• **TEXT SEGMENT**
"""

# Vape King - New arrivals 22/03/2016



## Stroodlepuff (22/3/16)

http://www.vapeking.co.za/new-arrivals.html

Baal V3 Polished Stainless Steel Clone by Lemaga




Doge V3 Clone Stainless Steel by Lemaga




Zephyr Buddha RDA Clone by Lemaga




Kayfun Mini V3 Clone by Lemaga




Air Force One RDA Splattered Edition Clone By Lemaga




Subzero RDA Stainless Steel Clone by Lemaga




Joyetech Cuboid Silicone Sleeve Black




Diablo RTA Clone by Lemaga Black


----------



## OnePowerfulCorsa (22/3/16)

@Stroodlepuff no UD Balrog replacement coils as yet?


----------



## Stroodlepuff (22/3/16)

OnePowerfulCorsa said:


> @Stroodlepuff no UD Balrog replacement coils as yet?



They arrived in South Africa this morning, customs clearance is pending


----------



## OnePowerfulCorsa (22/3/16)

Awesome, look forward to getting some.

Reactions: Like 1


----------



## shaunnadan (22/3/16)

Stroodlepuff said:


> They arrived in South Africa this morning, customs clearance is pending



how would you rate that tank compared to the ijust2?


----------



## Stroodlepuff (22/3/16)

shaunnadan said:


> how would you rate that tank compared to the ijust2?



Very different, I would rate it as a more MTL tank than the Ijust 2 personally.


----------



## Stroodlepuff (23/3/16)

"""

Items from a data collection
"""

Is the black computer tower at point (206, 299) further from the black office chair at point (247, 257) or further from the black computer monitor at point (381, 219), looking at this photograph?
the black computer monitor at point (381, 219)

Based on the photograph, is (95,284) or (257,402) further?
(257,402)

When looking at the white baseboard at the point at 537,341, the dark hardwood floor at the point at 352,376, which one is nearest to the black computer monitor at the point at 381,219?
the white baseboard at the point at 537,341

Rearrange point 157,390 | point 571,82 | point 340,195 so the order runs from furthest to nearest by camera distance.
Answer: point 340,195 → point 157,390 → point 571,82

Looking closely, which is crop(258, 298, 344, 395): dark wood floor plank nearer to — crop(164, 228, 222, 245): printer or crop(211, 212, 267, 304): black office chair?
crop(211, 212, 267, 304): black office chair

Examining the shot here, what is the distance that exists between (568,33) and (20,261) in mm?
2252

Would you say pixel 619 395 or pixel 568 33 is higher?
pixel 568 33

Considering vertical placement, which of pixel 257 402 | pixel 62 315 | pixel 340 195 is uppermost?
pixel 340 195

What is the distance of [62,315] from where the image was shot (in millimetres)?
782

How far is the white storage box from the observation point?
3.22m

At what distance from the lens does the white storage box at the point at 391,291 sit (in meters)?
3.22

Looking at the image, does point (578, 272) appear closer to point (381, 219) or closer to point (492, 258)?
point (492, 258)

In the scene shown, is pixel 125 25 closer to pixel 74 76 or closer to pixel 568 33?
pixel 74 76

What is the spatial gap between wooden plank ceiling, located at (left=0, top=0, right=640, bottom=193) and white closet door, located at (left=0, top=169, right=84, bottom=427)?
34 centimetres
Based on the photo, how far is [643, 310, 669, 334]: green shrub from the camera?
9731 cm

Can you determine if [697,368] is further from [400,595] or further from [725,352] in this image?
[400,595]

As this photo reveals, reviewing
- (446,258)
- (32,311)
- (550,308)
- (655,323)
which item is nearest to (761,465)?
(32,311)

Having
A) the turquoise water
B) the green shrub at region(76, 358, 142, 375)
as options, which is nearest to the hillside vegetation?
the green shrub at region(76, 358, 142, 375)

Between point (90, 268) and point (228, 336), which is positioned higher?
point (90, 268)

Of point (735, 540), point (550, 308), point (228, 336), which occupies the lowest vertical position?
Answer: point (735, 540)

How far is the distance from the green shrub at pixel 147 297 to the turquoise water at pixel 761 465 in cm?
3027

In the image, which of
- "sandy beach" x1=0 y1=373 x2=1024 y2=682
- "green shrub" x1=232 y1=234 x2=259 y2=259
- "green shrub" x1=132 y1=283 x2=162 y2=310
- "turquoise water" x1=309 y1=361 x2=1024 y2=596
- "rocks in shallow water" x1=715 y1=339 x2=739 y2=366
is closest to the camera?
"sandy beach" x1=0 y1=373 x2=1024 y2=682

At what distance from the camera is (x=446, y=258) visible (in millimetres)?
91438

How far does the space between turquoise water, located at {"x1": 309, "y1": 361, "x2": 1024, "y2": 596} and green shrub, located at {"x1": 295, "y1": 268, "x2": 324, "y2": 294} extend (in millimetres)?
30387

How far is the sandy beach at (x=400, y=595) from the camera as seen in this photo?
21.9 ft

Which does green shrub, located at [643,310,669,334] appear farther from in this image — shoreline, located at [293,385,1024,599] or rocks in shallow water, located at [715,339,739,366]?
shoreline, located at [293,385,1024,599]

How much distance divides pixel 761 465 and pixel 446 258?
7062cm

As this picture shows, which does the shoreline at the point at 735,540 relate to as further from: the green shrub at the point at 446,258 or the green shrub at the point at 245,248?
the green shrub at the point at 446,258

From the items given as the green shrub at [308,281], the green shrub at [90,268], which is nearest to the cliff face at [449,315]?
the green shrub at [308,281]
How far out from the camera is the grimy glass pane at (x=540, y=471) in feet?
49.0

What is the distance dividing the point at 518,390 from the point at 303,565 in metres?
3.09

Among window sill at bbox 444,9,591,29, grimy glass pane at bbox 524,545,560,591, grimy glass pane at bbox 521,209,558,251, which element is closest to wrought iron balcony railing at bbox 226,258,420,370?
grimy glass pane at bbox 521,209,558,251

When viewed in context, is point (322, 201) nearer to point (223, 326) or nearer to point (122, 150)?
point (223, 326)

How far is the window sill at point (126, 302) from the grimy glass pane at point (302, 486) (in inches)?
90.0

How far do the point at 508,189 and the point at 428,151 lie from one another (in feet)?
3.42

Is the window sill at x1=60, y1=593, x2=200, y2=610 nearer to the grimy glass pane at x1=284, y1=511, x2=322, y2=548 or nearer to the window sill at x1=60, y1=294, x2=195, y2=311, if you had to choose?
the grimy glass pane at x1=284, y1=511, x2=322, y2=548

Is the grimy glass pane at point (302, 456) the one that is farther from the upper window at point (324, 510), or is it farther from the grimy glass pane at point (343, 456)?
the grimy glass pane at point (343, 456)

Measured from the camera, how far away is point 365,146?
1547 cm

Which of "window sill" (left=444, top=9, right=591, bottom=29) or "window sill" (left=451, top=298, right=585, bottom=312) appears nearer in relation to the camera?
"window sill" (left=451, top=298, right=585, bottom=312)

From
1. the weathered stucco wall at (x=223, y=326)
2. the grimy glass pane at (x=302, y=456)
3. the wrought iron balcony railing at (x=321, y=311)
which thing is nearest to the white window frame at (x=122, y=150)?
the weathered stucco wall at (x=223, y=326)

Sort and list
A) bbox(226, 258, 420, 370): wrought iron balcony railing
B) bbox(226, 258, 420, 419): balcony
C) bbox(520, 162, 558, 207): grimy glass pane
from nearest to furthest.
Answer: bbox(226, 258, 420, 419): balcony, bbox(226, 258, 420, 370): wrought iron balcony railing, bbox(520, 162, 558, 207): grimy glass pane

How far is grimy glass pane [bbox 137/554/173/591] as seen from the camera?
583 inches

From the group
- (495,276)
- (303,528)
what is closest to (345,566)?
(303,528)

"""

• **PROBLEMS**
**a.** In the Vape King new arrivals thread, what was the status of the UD Balrog replacement coils on 22/3/16?
**b.** Proceed with the Vape King new arrivals thread from the point where it stops.

• **RESPONSES BY TASK**
**a.** They had arrived in South Africa that morning, and customs clearance was pending.

**b.**
OnePowerfulCorsa said:


> @Stroodlepuff no UD Balrog replacement coils as yet?



@OnePowerfulCorsa Balrog coils arrived this morning, they will be loaded shortly


----------



## OnePowerfulCorsa (23/3/16)

Stroodlepuff said:


> @OnePowerfulCorsa Balrog coils arrived this morning, they will be loaded shortly


Awesome. Can I get them at the Fourways or Belair branch?


----------



## Stroodlepuff (23/3/16)

OnePowerfulCorsa said:


> Awesome. Can I get them at the Fourways or Belair branch?



Fourways, Bellairs doesnt have yet


----------



## OnePowerfulCorsa (23/3/16)

Stroodlepuff said:


> Fourways, Bellairs doesnt have yet


Thank you kindly. Will pop in this afternoon.


----------



## OnePowerfulCorsa (23/3/16)

Stroodlepuff said:


> Fourways, Bellairs doesnt have yet


Sorted, fetched them now.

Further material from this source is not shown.